With the first trading statement now out, many are rushing to revise their view of the retail temperature. My advice is … don’t bother.
What we have learned (aka been reminded):
- Next is one of our strongest retail brands – it is therefore NOT a bellwether
- It’s statement is always the most detailed, thorough, and with an insightful narrative
- The company had a better Q4 than the Black Friday and Tesco decisions suggested (makes both even more surprising and perplexing)
- Store performance is weakening progressively and …
- … online continues to grow
What we have not learned (yet):
- As online grows, returns become a higher % of total sales so …
- … what impact will they have once netted out …
- … the headline sales increase will certainly net lower
- What did Next learn from Black Friday – will it join the promotion lemmings this year
- In a market as tight as this, a big player doing modestly better means many others must have done worse
Next has been a very unusual retailer for many years. While most of its peers struggle with cash flow, Next generates much more than it deems sensible to reinvest in its ongoing business. Share buybacks have been a company staple for years.
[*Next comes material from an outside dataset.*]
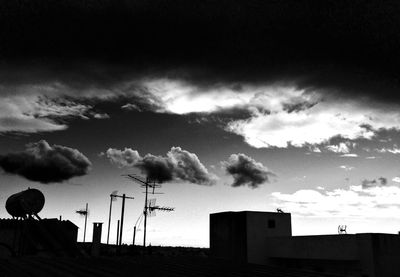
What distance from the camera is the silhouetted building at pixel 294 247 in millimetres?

However, when a company announces slightly better than expected numbers, and that it intends to spend £300m buying more of its own shares, a positive market reaction is guaranteed.
Very few others will be able to report figures like these. A year ago, Next’s trading statement resulted in a 10% fall in its share price – the comparatives were undemanding. These numbers are certainly better than expected but should be treated with caution, and certainly not taken as an indicator of what lies ahead.